A grand jury indicted 22-year-ole Ole Miss student and Texas native Brandon Theesfeld for capital murder and kidnapping for the death of Kostial. Post-indictment, Theesfeld’s attorneys requested a mental evaluation, but the results are still pending. Theesfeld has returned to the Lafayette County Detention Center.
For many in the community, the murder was a shock.
Oxford native Amanda Hyneman was born and raised in Oxford and is a third-generation Oxonian. Hyneman said Oxford was a great and safe place to grow up. Her doors were never locked and she never felt threated. She was shocked when news of the murder broke.
“It’s just so sad and it’s just so senseless. I think the town was just heartbroken,” Hyneman said. “I think people were just afraid that it could happen to anybody.”
Clayton and Kostial’s murder are not the only killings the town has experienced. Hyneman recalls another shocking murder she experienced in Oxford in 1986. Ole Miss student Jean Elizabeth Gillies was brutally murdered by a man she had dated named Douglas Hodgkin. Hodgkin has recently been paroled.
“The town had absolutely never seen anything like that. It was a big deal.” Hyneman said.
Oxford local Allyson Ashmore moved to Oxford from Memphis years ago, and was used to murders frequently occurring in Memphis.

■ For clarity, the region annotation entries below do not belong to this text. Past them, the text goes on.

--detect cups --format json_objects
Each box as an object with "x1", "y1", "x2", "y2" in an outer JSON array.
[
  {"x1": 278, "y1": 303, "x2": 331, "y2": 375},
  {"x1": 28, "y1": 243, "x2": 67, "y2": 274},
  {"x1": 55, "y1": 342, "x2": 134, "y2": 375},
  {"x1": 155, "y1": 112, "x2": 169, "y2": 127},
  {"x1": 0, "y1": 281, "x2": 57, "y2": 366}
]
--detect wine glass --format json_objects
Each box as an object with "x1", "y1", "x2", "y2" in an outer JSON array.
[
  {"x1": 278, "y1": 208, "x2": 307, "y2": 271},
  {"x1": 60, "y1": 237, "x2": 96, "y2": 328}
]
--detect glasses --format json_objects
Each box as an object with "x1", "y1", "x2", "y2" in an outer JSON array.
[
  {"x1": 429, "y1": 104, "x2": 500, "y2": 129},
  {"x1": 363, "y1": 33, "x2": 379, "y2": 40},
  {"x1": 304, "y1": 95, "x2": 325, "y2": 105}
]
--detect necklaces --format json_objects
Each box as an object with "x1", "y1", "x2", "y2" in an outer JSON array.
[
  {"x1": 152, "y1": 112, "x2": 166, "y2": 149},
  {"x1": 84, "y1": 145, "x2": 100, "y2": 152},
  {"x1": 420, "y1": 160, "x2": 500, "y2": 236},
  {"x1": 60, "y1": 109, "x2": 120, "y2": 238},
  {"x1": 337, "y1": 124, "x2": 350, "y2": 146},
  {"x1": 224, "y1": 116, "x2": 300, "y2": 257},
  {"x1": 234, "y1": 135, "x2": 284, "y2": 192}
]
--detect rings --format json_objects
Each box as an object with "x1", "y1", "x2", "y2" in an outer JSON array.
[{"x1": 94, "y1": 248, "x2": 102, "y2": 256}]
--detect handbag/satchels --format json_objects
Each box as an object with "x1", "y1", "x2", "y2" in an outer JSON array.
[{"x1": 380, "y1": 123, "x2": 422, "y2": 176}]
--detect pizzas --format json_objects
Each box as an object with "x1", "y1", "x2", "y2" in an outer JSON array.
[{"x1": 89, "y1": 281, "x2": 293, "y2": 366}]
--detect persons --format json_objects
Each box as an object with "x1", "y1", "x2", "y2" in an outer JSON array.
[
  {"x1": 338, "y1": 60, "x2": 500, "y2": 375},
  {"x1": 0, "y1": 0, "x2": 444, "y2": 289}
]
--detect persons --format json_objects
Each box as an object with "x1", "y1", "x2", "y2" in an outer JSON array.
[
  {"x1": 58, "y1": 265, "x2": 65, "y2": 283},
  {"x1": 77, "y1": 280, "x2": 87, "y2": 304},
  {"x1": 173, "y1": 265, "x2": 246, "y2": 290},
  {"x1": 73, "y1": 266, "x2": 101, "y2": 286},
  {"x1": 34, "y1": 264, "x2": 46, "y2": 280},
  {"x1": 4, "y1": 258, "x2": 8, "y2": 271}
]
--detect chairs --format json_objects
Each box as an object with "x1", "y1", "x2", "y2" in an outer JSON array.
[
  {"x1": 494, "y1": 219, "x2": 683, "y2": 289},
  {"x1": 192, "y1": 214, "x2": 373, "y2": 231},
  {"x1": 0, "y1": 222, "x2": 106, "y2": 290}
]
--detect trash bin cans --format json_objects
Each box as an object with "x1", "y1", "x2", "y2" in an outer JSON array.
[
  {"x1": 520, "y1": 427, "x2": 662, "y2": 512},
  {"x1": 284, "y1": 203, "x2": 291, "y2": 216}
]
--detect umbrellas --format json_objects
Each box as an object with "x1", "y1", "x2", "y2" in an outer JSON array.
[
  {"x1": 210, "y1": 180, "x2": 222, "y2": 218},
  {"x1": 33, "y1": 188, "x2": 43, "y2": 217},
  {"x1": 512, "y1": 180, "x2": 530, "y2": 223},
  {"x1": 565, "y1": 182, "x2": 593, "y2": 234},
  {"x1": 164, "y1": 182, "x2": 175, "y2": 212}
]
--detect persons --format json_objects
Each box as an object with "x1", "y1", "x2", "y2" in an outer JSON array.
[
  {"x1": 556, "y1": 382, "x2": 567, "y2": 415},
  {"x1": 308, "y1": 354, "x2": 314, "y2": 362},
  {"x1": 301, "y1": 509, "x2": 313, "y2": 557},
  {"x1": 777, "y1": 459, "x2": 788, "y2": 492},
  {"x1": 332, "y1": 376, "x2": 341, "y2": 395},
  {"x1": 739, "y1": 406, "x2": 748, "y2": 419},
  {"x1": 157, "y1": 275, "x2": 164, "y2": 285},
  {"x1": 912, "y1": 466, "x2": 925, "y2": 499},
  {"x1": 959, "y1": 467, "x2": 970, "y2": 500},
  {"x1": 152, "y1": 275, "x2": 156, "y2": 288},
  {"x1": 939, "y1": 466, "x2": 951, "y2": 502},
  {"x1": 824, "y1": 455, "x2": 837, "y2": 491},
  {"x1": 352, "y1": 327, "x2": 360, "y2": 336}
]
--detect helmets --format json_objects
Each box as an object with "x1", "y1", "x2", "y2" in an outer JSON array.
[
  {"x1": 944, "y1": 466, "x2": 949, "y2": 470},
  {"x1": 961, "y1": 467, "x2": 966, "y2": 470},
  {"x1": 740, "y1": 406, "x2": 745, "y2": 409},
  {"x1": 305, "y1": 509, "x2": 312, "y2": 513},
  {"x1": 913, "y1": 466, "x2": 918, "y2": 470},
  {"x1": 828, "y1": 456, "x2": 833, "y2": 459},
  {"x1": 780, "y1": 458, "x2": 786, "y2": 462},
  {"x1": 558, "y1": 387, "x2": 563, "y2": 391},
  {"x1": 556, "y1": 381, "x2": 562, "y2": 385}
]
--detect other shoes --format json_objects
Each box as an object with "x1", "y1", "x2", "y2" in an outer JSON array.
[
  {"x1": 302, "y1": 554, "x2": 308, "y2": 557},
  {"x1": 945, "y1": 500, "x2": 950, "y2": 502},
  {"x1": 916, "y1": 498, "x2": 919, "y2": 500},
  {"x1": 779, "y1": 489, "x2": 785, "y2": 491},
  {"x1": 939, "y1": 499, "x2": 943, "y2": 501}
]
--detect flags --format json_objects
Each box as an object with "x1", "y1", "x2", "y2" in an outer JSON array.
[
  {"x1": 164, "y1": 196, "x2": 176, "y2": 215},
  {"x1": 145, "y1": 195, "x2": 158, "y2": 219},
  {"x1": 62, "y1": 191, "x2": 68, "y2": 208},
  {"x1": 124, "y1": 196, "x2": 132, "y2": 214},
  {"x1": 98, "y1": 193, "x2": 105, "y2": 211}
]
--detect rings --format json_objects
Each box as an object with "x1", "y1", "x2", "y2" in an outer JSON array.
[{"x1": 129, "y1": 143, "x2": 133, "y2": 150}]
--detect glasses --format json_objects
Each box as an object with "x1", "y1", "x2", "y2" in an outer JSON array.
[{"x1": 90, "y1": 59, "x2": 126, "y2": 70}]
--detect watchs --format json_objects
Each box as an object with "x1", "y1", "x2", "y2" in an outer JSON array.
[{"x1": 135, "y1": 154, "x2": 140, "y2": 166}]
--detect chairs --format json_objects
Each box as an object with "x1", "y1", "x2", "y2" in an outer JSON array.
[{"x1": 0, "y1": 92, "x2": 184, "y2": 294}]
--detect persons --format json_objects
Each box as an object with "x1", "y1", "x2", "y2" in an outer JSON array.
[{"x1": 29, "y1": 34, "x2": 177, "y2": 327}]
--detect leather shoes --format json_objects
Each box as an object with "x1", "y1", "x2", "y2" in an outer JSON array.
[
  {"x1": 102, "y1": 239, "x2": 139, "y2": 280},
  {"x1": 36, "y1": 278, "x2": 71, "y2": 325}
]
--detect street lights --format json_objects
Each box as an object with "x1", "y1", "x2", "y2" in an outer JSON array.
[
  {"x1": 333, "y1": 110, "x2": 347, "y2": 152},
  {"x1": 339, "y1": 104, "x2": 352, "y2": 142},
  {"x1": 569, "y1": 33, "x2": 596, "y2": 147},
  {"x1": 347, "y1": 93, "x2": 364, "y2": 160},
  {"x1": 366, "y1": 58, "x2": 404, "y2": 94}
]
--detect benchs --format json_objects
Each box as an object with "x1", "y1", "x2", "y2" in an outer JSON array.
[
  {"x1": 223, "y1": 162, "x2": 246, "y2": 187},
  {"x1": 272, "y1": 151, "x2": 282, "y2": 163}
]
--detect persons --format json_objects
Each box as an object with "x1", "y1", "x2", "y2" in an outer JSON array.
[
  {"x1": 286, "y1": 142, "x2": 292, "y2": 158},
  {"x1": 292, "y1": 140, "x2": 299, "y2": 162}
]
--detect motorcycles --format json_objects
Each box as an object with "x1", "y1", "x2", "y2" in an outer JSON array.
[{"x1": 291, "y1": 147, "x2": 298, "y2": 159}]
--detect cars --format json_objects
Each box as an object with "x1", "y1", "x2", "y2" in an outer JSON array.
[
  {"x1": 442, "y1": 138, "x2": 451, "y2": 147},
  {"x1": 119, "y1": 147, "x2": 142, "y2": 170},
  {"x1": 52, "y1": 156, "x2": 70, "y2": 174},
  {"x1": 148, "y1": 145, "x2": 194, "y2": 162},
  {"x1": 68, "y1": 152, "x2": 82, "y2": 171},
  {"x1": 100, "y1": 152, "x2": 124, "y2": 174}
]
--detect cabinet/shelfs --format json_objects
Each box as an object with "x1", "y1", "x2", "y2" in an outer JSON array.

She says the city of Oxford was not prepared for this type of tragedy.
“There’s a lot of people in this town that never thought about that especially the people who were raised here,” Ashmore said. “It’s shocking and they’re unprepared for news like that.”
With a pending mental evaluation and no new information on the Theesfeld-Kostial case in the media, the story is gone from the headlines. It is unknown where the trial will be or when new information on the case will be shared.
“It’s sad that as time passes the memories fade and people tend to forget,” Hyneman said. “But when the trial comes…it will all come back.”